3. Get PDMS prepolymer and PDMS curing agent mixed. After degassing, pour the mixed solution into a round mold to prepare a stretchable substrate. Get the mixed solution in the mold cured for 1 hour at a constant temperature of 60° C., thus forming a PDMS substrate with a thickness of 300. Tear off the cured PDMS substrate from the round substrate, and cut the PDMS substrate into a rectangle whose dimensions are 4×2.5 cm². In order to manufacture PDMS substrate with wave-shaped patterns, get both ends of the rectangle PDMS substrate fastened at the substrate support, and pull both ends of PDMS substrate until the required pre-strain conditions are met. Then, expose the surface of the pre-strained PDMS substrate to UVO for 30 minutes. After UVO processing, release the pre-strained PDMS substrate at a speed of 1 mm/sec to form wave-shaped patterns on the PDMS substrate. In order to manufacture smooth and bendable PDMS substrate with wave-shaped patterns, get the PDMS substrate fasted on the substrate support with a constant pre-strain of 20%, and also increase the time of UVO processing to 40-60 minutes. DC reactive magnetron sputtering (DC sputtering) is conducted on the translucent silver (Ag) film on PDMS substrate with wave-shaped patterns. Use a DC sputtering system to deposit the translucent Ag film of different thicknesses (10, 15, and 20 nm) on flat PDMS substrate with wave-shaped patterns. During the DC reactive magnetron sputtering process, the PDMS substrate rotates at a constant speed of 20 rpm at ambient temperature. The translucent Ag film grows under a constant DC reactive power of 100 W, working pressure of 2 mTorr, and an Ar flow rate of 20 sccm (standard ml/min).
Although the flexible conductive film manufactured based on the above method is somewhat conductive and stretchable, there're still some deficiencies:
1. The manufacturing processes are complex, and the conductive material, namely, the silver powder, shall be preprocessed in a complicated way so that the surface of the silver powder will be modified
2. The manufacturing processes involve hazardous chemical reagents to human bodies, including styrene, divinylbenzene, azobisisobutyronitrile, and benzophenone;
3. Advanced manufacturing devices are required, such as DC reactive magnetron sputtering;
4. Flexible conductive film manufactured based on the above method is weak in conductivity and stretchability.

SUMMARY OF THE INVENTION

Technical Issues

The invention aims to solve at least one of the above technical issues, and provides a flexible conductive film based on silver powder and PDMS and its manufacturing method, whose manufacturing processes are simple and free of hazardous chemical reagents, raising lower requirements for the device but performing well in conductivity and stretchability.

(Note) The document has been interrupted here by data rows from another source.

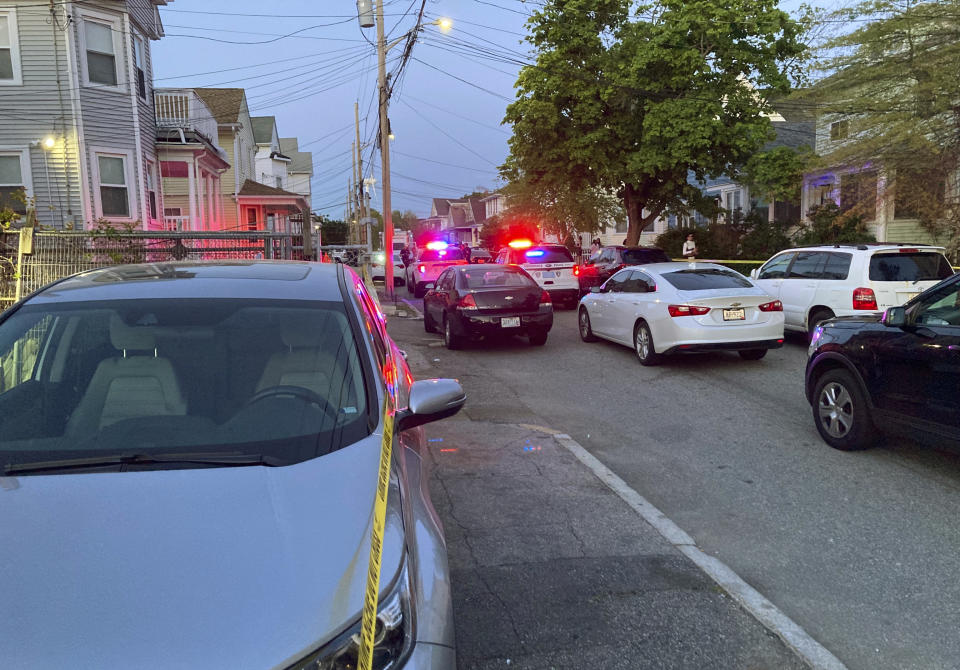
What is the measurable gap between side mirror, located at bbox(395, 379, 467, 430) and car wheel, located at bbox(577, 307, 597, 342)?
31.9 ft

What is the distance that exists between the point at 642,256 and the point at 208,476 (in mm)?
17846

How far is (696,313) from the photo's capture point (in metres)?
9.88

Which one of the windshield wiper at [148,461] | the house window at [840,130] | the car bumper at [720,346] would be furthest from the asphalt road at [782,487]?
the house window at [840,130]

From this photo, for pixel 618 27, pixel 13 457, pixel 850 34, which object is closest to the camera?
pixel 13 457

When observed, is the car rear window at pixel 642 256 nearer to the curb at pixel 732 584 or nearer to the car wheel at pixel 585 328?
the car wheel at pixel 585 328

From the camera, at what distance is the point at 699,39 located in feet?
74.3

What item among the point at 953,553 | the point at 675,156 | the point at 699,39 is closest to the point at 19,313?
the point at 953,553

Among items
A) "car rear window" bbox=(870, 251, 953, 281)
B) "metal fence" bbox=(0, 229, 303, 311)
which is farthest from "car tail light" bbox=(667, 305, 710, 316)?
"metal fence" bbox=(0, 229, 303, 311)

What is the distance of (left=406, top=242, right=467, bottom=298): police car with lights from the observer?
23.5 m

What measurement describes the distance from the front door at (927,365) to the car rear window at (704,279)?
451 centimetres

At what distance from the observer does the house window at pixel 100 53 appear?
18438 mm

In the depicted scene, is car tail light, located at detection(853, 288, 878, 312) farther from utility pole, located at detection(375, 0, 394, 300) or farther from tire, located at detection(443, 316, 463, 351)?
utility pole, located at detection(375, 0, 394, 300)

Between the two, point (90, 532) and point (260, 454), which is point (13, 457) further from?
point (260, 454)

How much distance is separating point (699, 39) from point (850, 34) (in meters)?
5.91
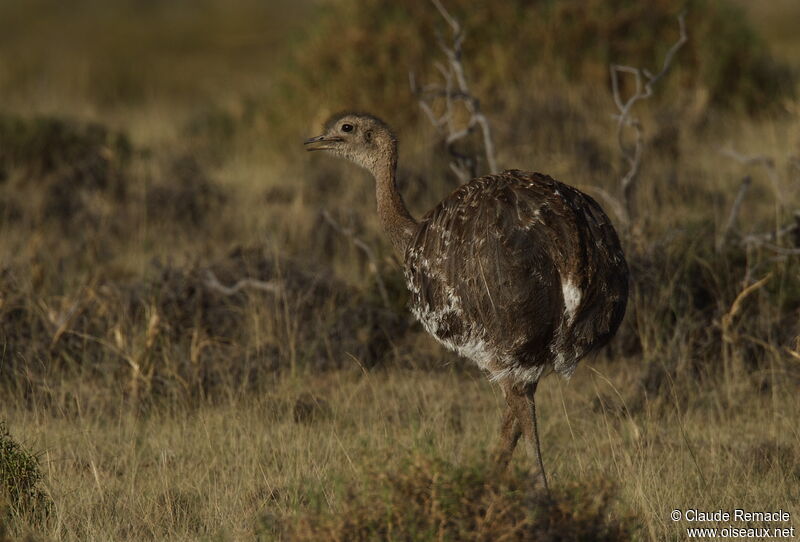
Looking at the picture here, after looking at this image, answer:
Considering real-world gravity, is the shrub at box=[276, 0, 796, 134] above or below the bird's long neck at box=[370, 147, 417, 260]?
above

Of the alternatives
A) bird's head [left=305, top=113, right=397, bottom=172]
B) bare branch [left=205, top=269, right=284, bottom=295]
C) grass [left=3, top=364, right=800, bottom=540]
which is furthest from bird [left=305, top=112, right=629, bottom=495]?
bare branch [left=205, top=269, right=284, bottom=295]

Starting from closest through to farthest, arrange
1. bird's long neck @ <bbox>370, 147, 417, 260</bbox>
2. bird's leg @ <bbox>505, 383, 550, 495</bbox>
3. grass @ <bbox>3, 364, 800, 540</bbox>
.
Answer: grass @ <bbox>3, 364, 800, 540</bbox> < bird's leg @ <bbox>505, 383, 550, 495</bbox> < bird's long neck @ <bbox>370, 147, 417, 260</bbox>

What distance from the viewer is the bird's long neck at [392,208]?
5613 mm

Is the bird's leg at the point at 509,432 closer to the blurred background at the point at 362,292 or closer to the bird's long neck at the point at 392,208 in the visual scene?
the blurred background at the point at 362,292

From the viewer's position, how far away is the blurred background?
203 inches

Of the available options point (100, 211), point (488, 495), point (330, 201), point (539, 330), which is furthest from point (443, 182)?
point (488, 495)

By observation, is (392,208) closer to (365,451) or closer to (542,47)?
(365,451)

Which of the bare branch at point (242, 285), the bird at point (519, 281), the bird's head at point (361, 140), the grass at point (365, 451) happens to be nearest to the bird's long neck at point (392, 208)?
the bird's head at point (361, 140)

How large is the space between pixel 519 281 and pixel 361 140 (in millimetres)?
1785

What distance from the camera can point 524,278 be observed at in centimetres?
455

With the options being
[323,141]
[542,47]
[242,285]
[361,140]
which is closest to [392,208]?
[361,140]

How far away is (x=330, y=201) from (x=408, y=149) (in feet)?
5.50

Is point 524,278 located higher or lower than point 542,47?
lower

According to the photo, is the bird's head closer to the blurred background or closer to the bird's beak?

Solutions to Technical Issues

Technical Solutions

The invention involves the following technical solution: A manufacturing method of the flexible conductive film based on silver powder and PDMS, comprising the following steps: the silver powder, PDMS prepolymer, and PDMS curing agent should be prepared, wherein the said silver powder has a diameter less than 12 μm;
After the said silver powder is ground, cleaned, and dried, add the said PDMS prepolymer for even mixing and add the said PDMS curing agent to get the liquid flexible conductive film;
The said liquid flexible conductive film is spin-coated to a preset thickness and cured to get the flexible conductive film.
Optionally, the cleaning steps comprise:
5-10 g ethanol is added to the container with silver powder, and the mixture of silver powder and ethanol is dispersed through an ultrasonic machine;
After the said silver powder is deposited at the bottom of the said container, the ethanol above the silver power is evaporated to remove the remaining ethanol.
Optionally, the said silver powder has a diameter within 2-3.5 μm.
Optionally, the weight ratio between the said silver powder and the said PDMS film substrate is within 150 wt. %-200 wt. %.
Optionally, the weight ratio between the said PDMS prepolymer and the said PDMS curing agent is 10:1.
Optionally, the said liquid flexible conductive film comprises the following curing methods:
The said well-mixed liquid flexible conductive film is placed onto the silicon chip and spin-coated onto the spin coater for forming the to-be-cured film, and the spin-coating speed of the spin coater is 400-1,000 rpm with a spin-coating time of 15-25 s;
The said to-be-cured film and the said silicon chip are placed onto the heating plate and heated for 15-30 minutes at 60-100° C.; the said to-be-cured film then forms a cured flexible conductive film; after the said silicon chip and the said flexible conductive film cool down, the said flexible conductive film is then removed from the said silicon chip.
The embodiment of the invention also provides a flexible conductive film based on silver powder and PDMS, comprising silver powder and PDMS film substrate, wherein the said silver powder is evenly distributed within the said PDMS film substrate, and the said silver powder has a diameter less than 12 μm.
Optionally, the said silver powder has a diameter within 2-3.5 μm.
Optionally, the weight ratio between the said silver powder and the said PDMS film substrate is within 150 wt. %-200 wt. %.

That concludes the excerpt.